East vs. West: Berlin 1948 is an adventure game developed by Time Warp Productions and published by Rainbow Arts in 1989. The game uses an audio cassette to supplement the soundtrack. It uses a top-down perspective that gives the a player a bird's eye view of the action.

== Gameplay ==

Character interaction

Berlin 1948 is set in the city of Berlin during the Cold War. The city is split into West and East Berlin, and the USSR has all supply routes into the city cut off. In order to prevent West Berlin from being overrun by the Red Army, the US Army has smuggled an atomic bomb into the city. The bomb disappears, and it is up to you to find it before it falls into Stalin's hands.

You play a US spy in the CIA, Sam Porter, and have to travel all over the city looking for the bomb. You can walk around, or you can go to various destinations by taxi. You talk to many characters along the way, and interact with a number of objects in order to unravel the mystery. Most of the Berliners have nothing to offer you, so you are challenged with finding the ones who do.
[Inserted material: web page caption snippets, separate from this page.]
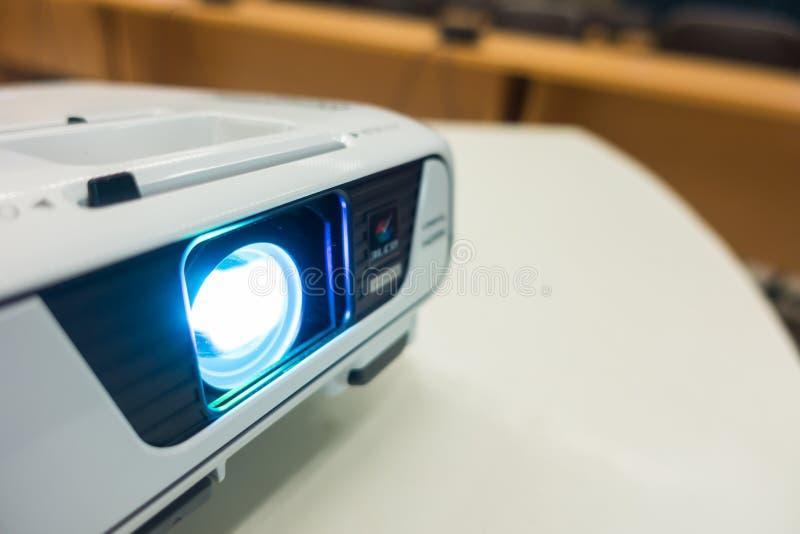 关闭在桌上的放映机 免版税库存照片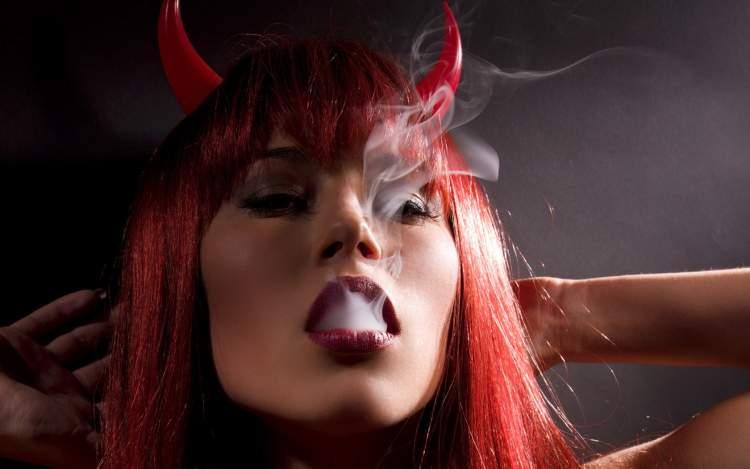 şeytanı kadın kılığında görmek
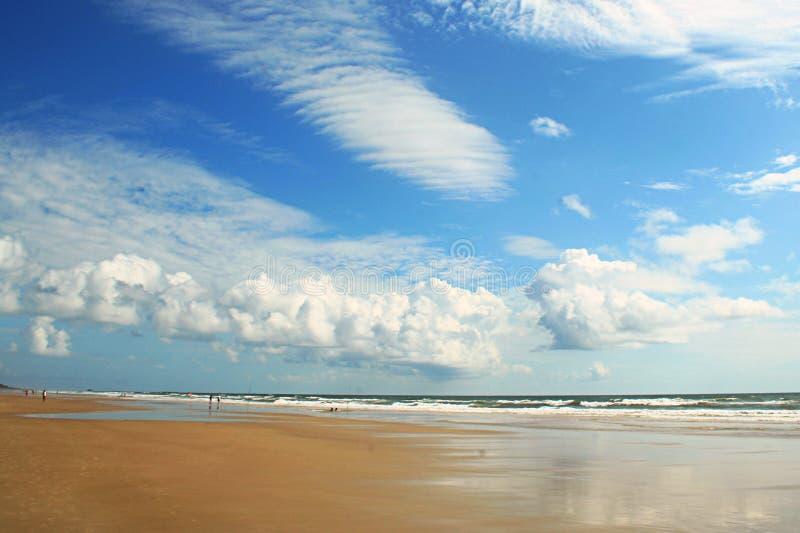 Nuages sur la plage photos stock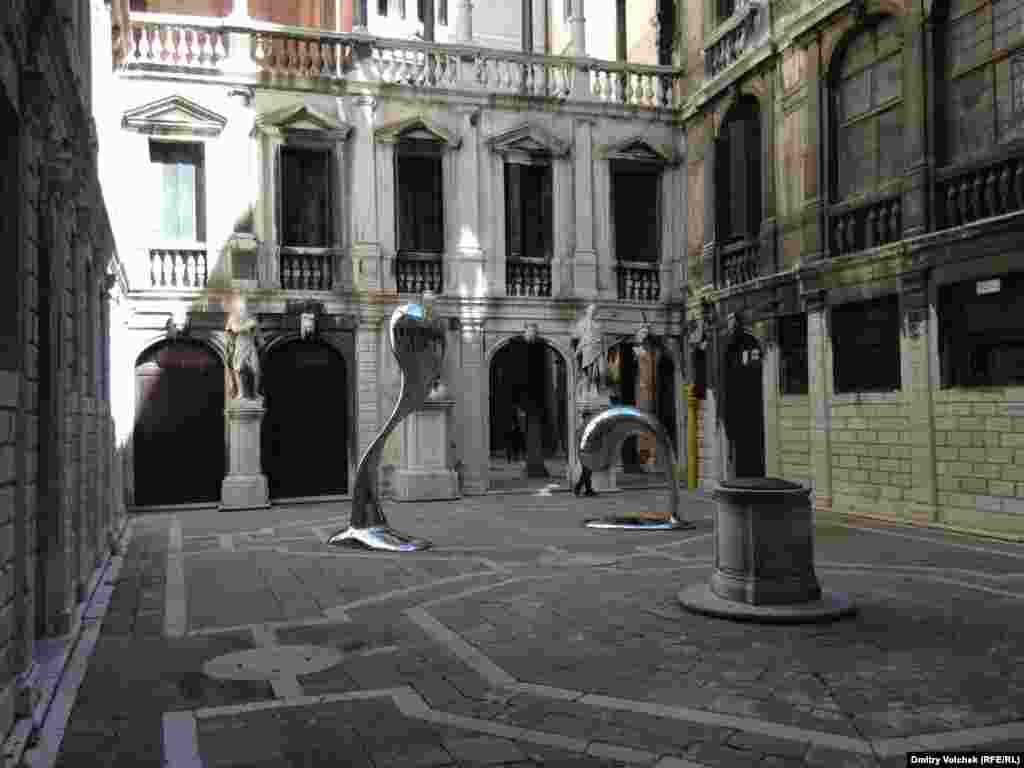 A sculpture by Simon Ma in the courtyard of the Venice Conservatory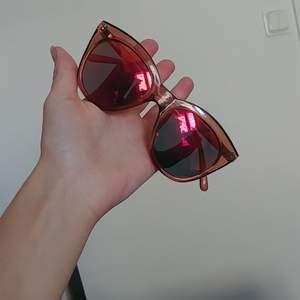 Fina stora röda Le specs, använt väl och pytte liten skåma men syns inte alls 💜 Finns i Stockholm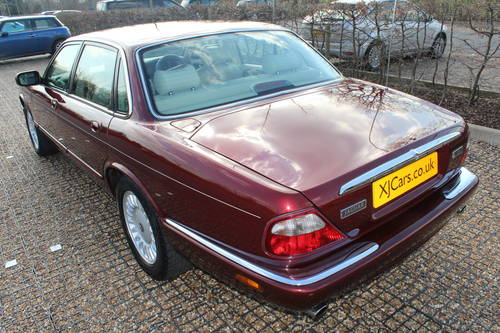 1998 Only 59k with FSH Stunning Red Jaguar 3 prev owners 100+pics For Sale (picture 3 of 6)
Some will tell the truth, some will lie, and some don't even know they possess information that would be of value.

Berlin 1948 imposes a time limit for solving the mystery and finding the atomic bomb. Running out of time causes you to be run over by a car, ending the game.

== Development ==
Berlin 1948 incorporated an audio cassette in the gameplay. Since the speech synthesizers of the time were not very sophisticated, and recorded sound took up too much disk space, the game designers took an inventive approach. At different times during the game (such as the Intro and other cinematic sequences) you are asked to play the appropriate audio clip on a home cassette deck.

==Reception==
A 1991 Computer Gaming World survey of strategy and war games gave it three stars out of five.